**Assignment:** Omitting all pictures, copy word for word the lines from the line containing "子供の体格に合わせて軽量化や" through the final line of the entries.

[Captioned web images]
______

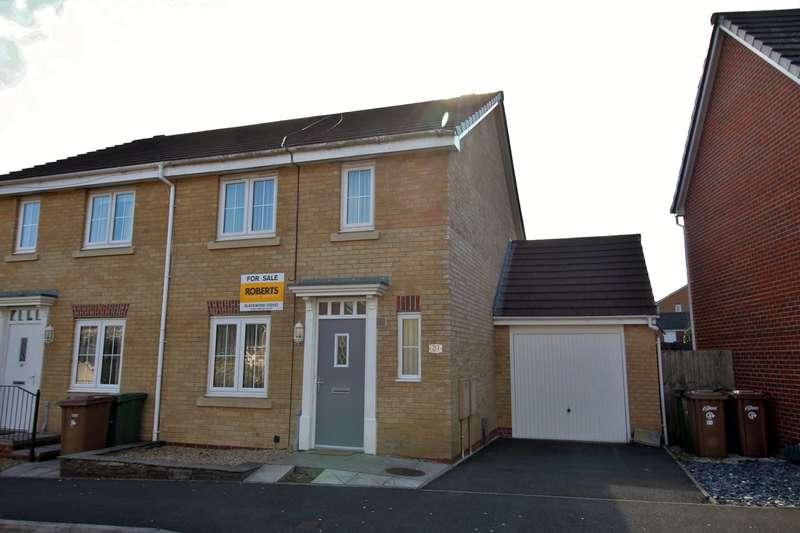 3 Bedrooms Semi Detached House for sale in Woodside Drive, Newbridge, Newport, NP11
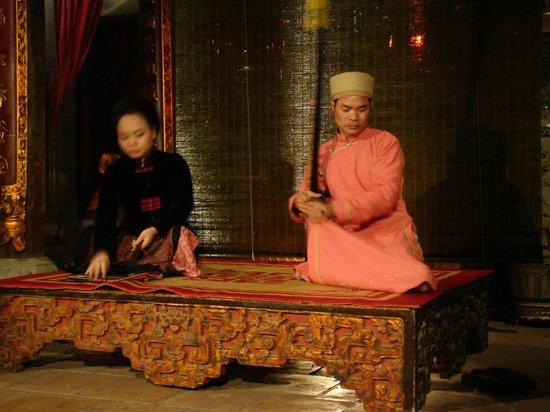 Thang Long Ca Tru Guild: Unique Instruments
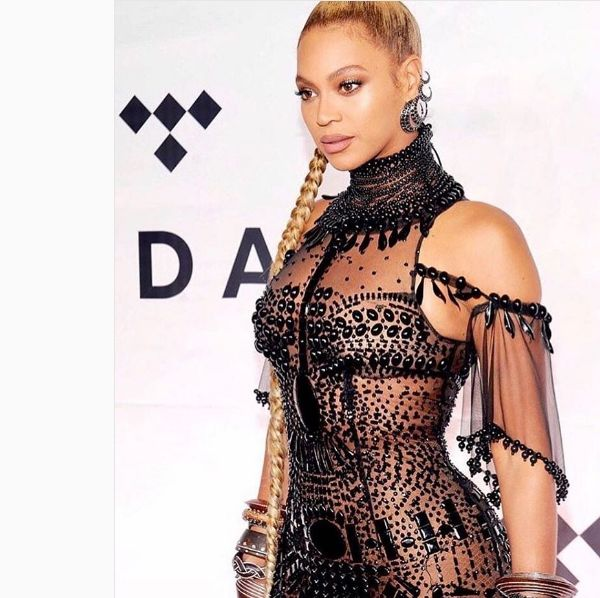 Beyonce Announces Second Pregnancy, Star Expecting Twins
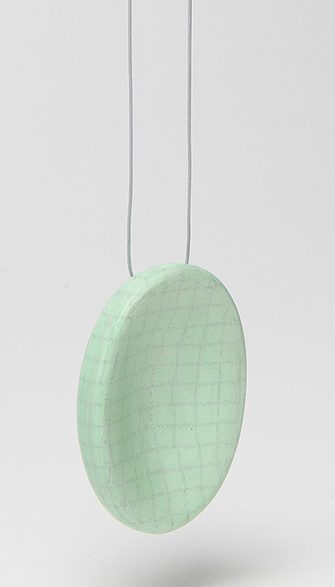 Barbara Schrobenhauser, Green Oval, halssieraad, 2014. Foto Mirei Takeuchi, papier, lijm, koord
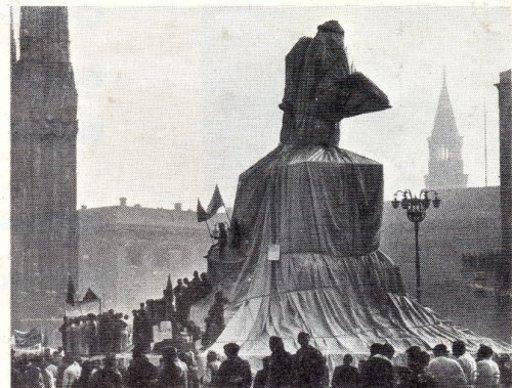 CHRISTO - Photo - Wrapped Monument #7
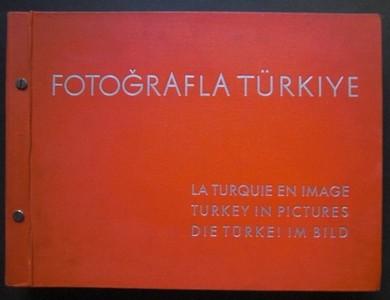 """FOTOGRAFLA TURKIYE / LA TURQUIE EN IMAGE / TURKEY IN PICTURES  / DIE TURKEI IM BILD . Hrsg. von """"Matbuat Umum Müdürlügü"""" / Generaldirektion der Presse - Ankara. Ganzseitige Fotos von Othmar Pferschy. Einführungstext in  Türkisch / Französisch / Englisch / Deutsch. In 6 (A-F) Abteilungen. (A=28 Fotos; B= 23 Fotos; C= 23 Fotos; D= 22 Fotos; E= 44 Fotos; F= 14 Fotos) Erste /1./ (und wohl auch die einzige) Auflage."""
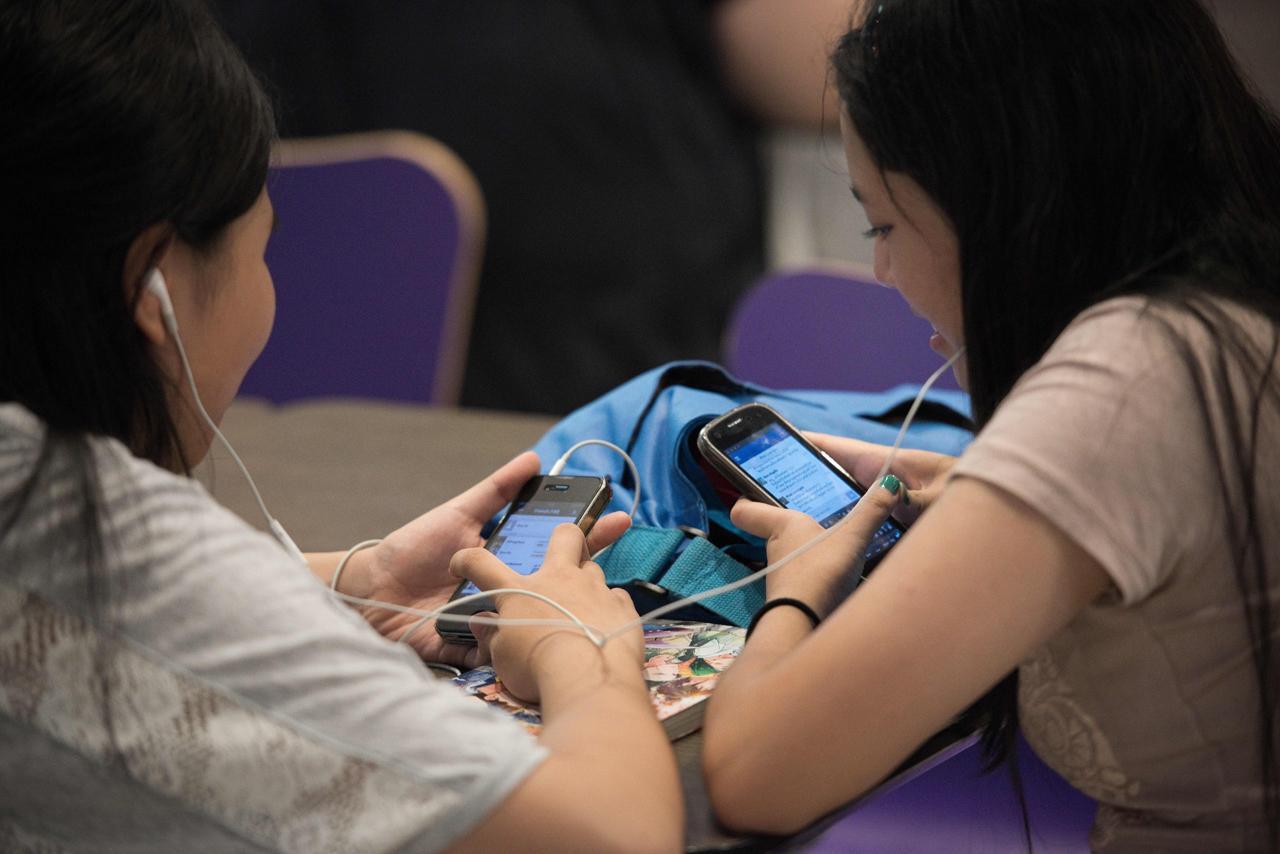 สมาร์ทโฟนถูกนำไปใช้อย่างแพร่หลาย ทั้งการสื่อสาร โซเชียล และความบันเทิง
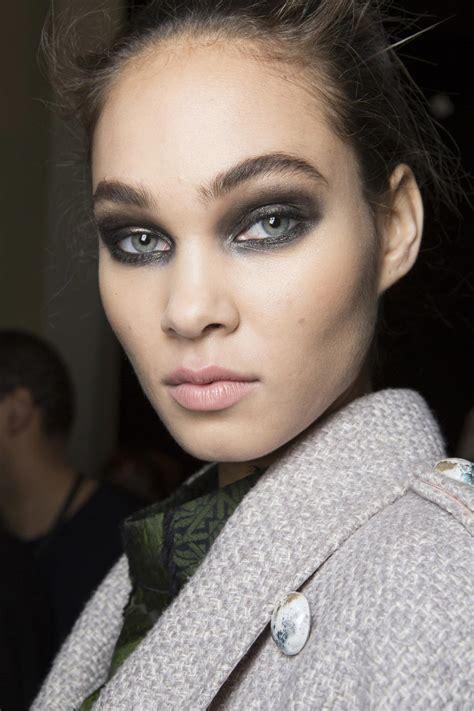 runway beauty glitter eye  elie saab aw  makeup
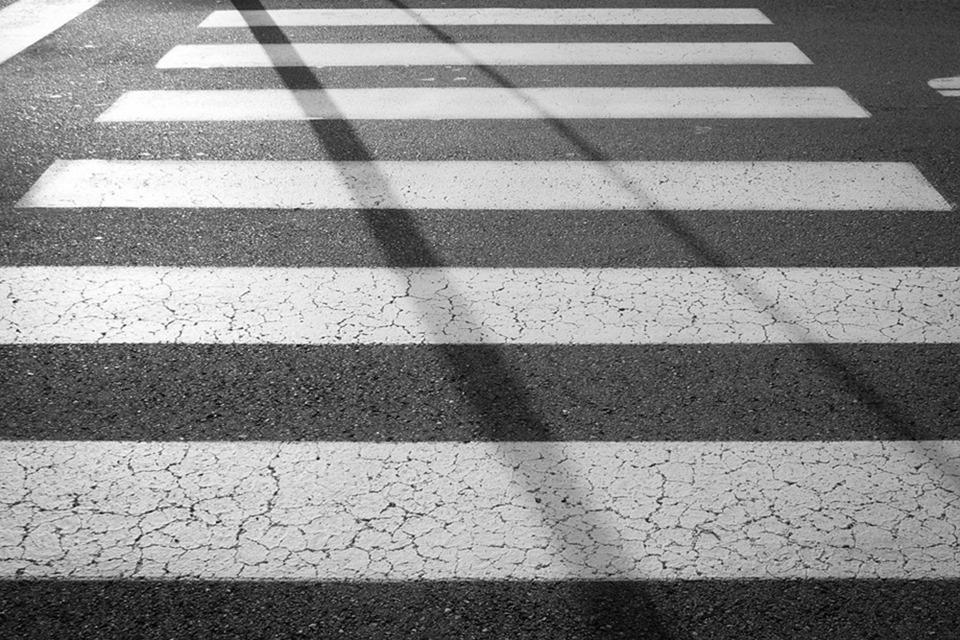pedestrian-1870889_960_720 (1)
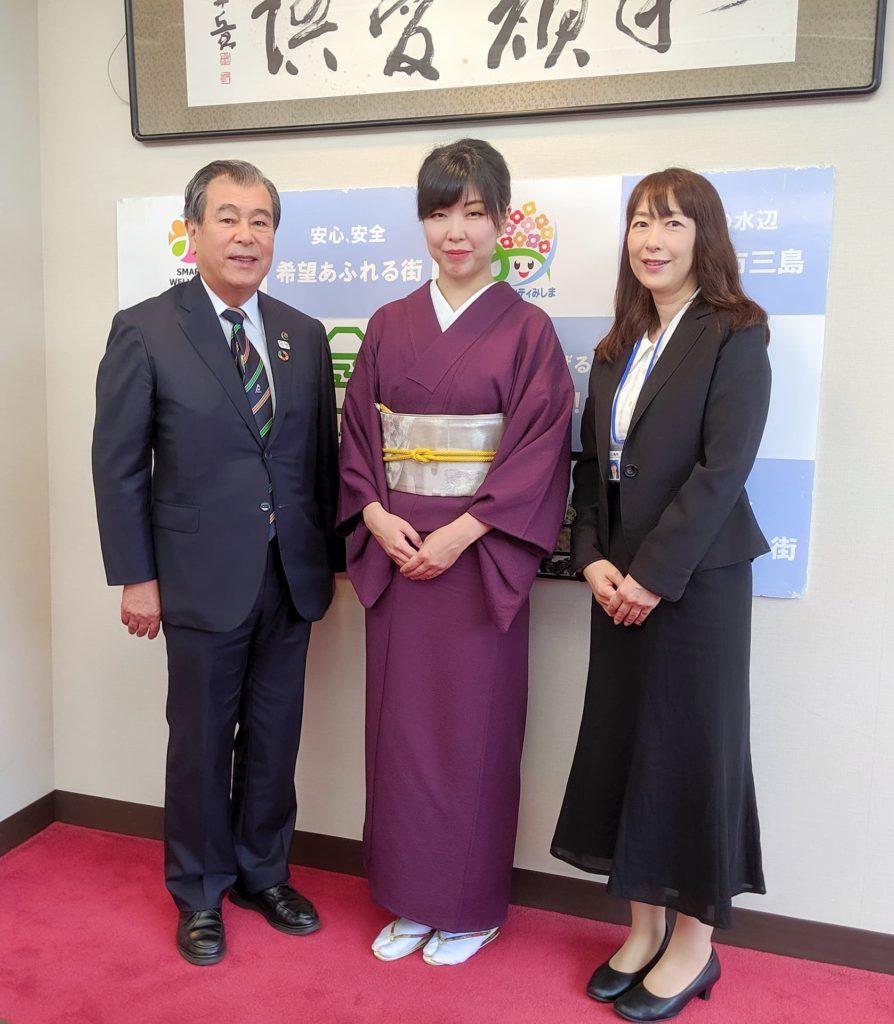 三島市豊岡武士市長・高齢福祉課長と写真を撮る渡部佳奈子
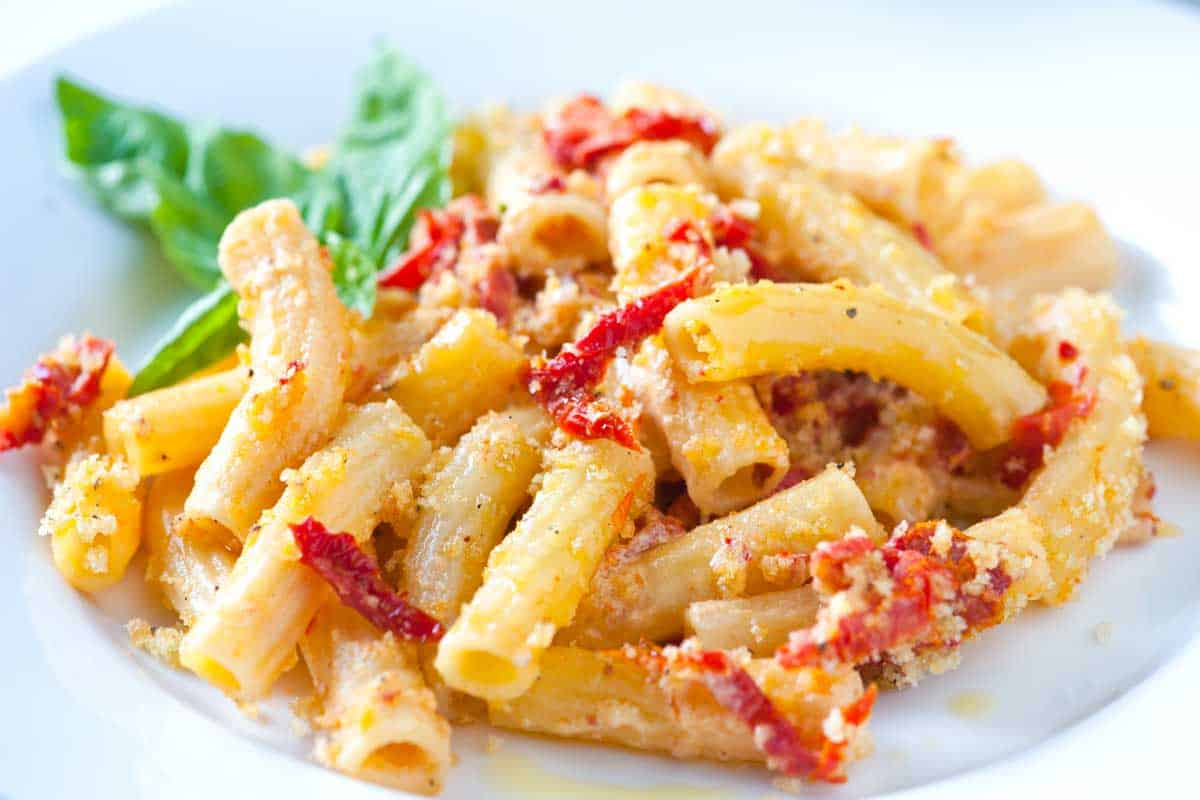 Sun-Dried Tomato and Goat Cheese Rigatoni Pasta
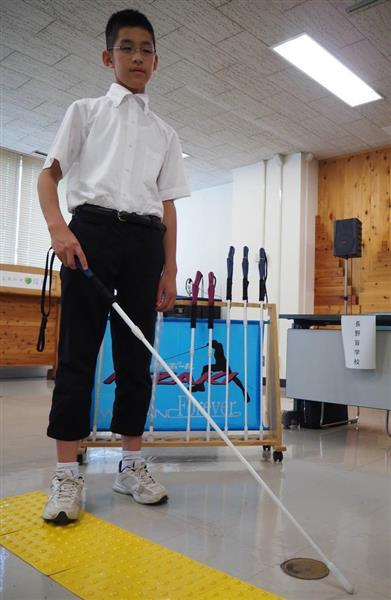 子供の体格に合わせて軽量化やグリップ形状などについて工夫を重ねた子供用白杖=10日、長野県庁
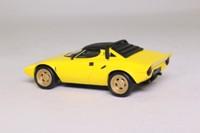 Universal Hobbies 464100; 1972 Lancia Stratos; Yellow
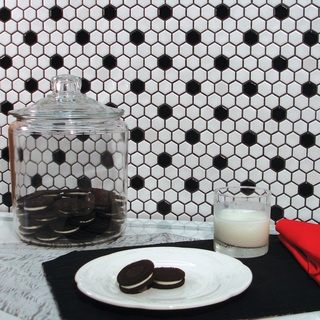 SomerTile 12x10.25-in Victorian Hex 1-in White/Black Dot Porcelain Mosaic Tile (Pack of 10) | Overstock.com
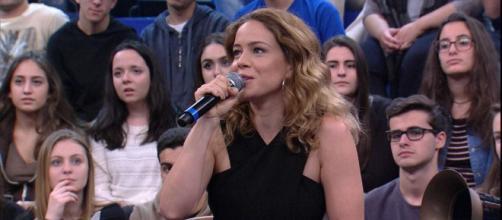 Leandra Leal ganha felicitações (Reprodução/TV Globo)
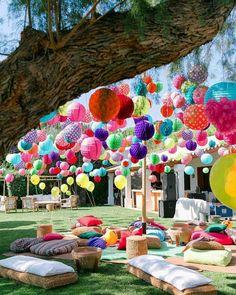 Festival Garden Party, Festival Themed Party, Garden Party Decorations, Coachella Party Decorations, Festival Decorations, Outdoor Party Decor, Coachella Party Theme, Paper Fans, Partys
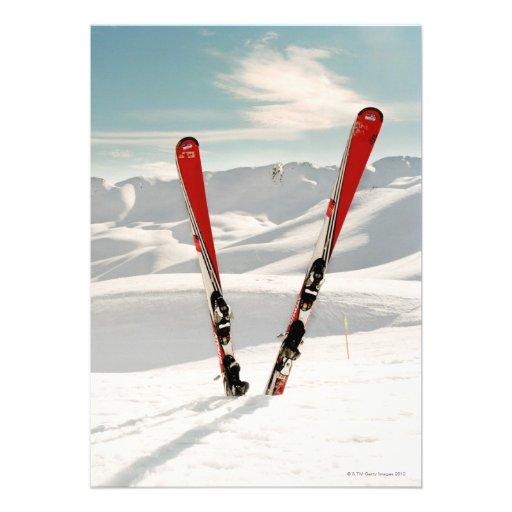 Esquís rojos invitación personalizada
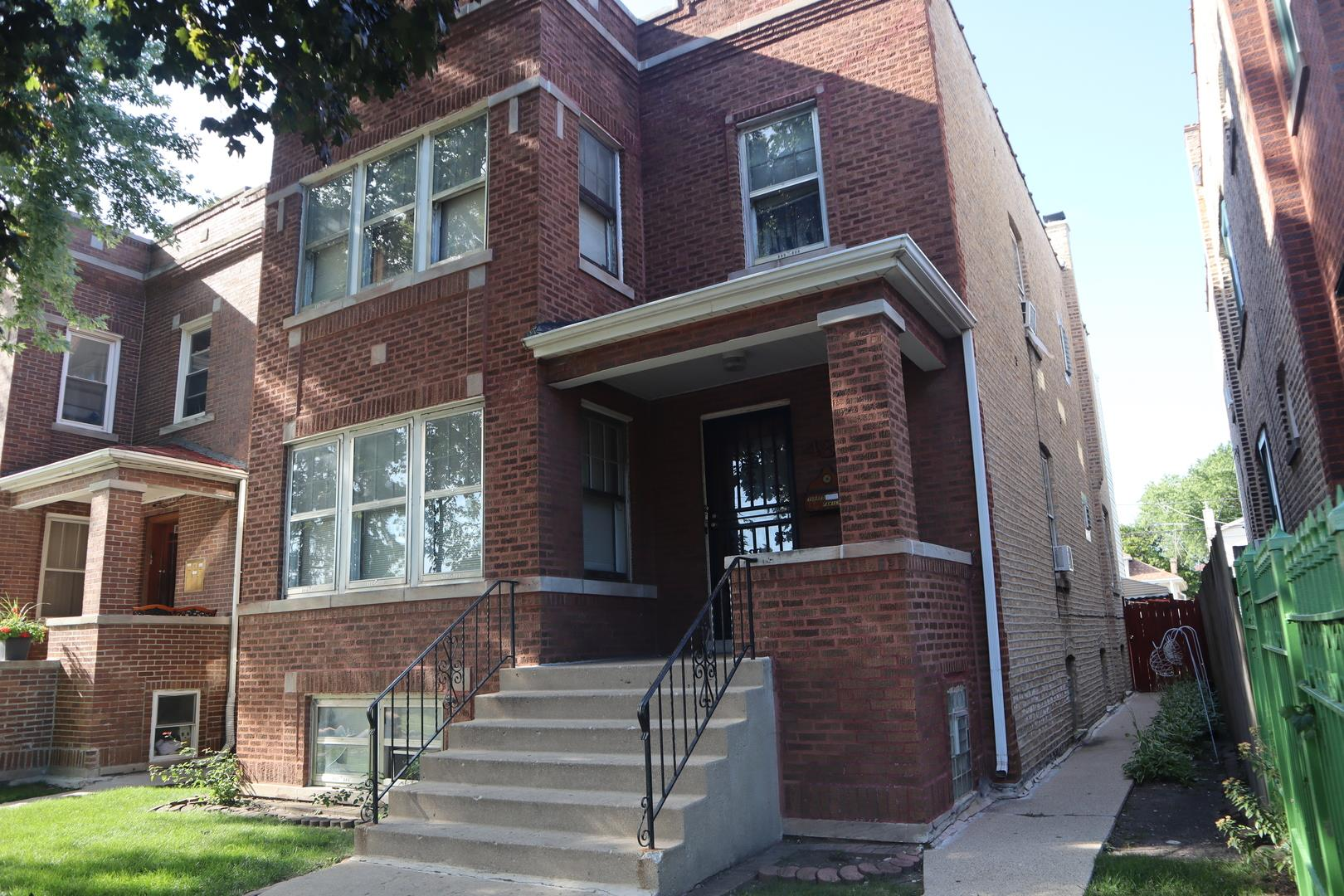 4854 W Newport Avenue, Chicago, IL 60641 - #: 10840820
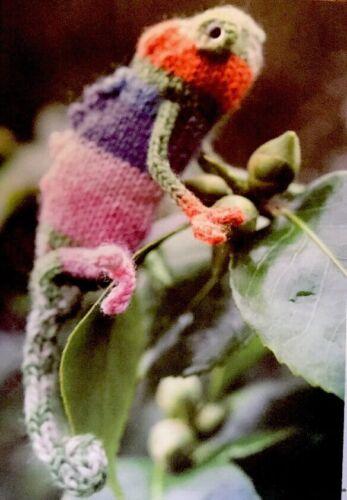 DK Knitting Pattern jouet doux animal Caméléon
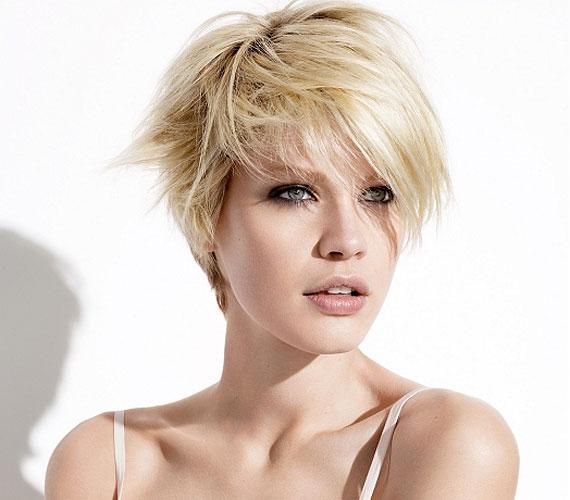 Egy kis tupír a rövid hajnak sem árt. A minimális lenövés optikailag többnek mutatja a hajat.
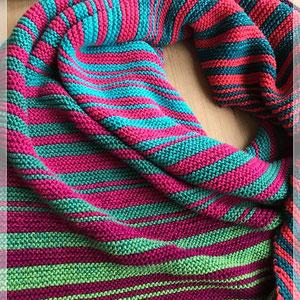 Kolibri / Farbzusammenstellung sowie Tuch gestrickt und fotografiert von Annegret Germer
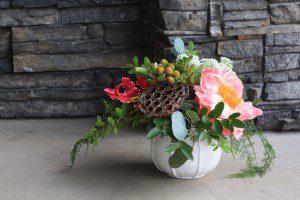 small flower arrangement - Kelowna Flower Delivery Shop | Flower Arrangements & Bouquets - Passionate Blooms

______

**Answer section:**
 子供の体格に合わせて軽量化やグリップ形状などについて工夫を重ねた子供用白杖=10日、長野県庁
 Universal Hobbies 464100; 1972 Lancia Stratos; Yellow
 SomerTile 12x10.25-in Victorian Hex 1-in White/Black Dot Porcelain Mosaic Tile (Pack of 10) | Overstock.com
 Leandra Leal ganha felicitações (Reprodução/TV Globo)
 Festival Garden Party, Festival Themed Party, Garden Party Decorations, Coachella Party Decorations, Festival Decorations, Outdoor Party Decor, Coachella Party Theme, Paper Fans, Partys
 Esquís rojos invitación personalizada
 4854 W Newport Avenue, Chicago, IL 60641 - #: 10840820
 DK Knitting Pattern jouet doux animal Caméléon
 Egy kis tupír a rövid hajnak sem árt. A minimális lenövés optikailag többnek mutatja a hajat.
 Kolibri / Farbzusammenstellung sowie Tuch gestrickt und fotografiert von Annegret Germer
 small flower arrangement - Kelowna Flower Delivery Shop | Flower Arrangements & Bouquets - Passionate Blooms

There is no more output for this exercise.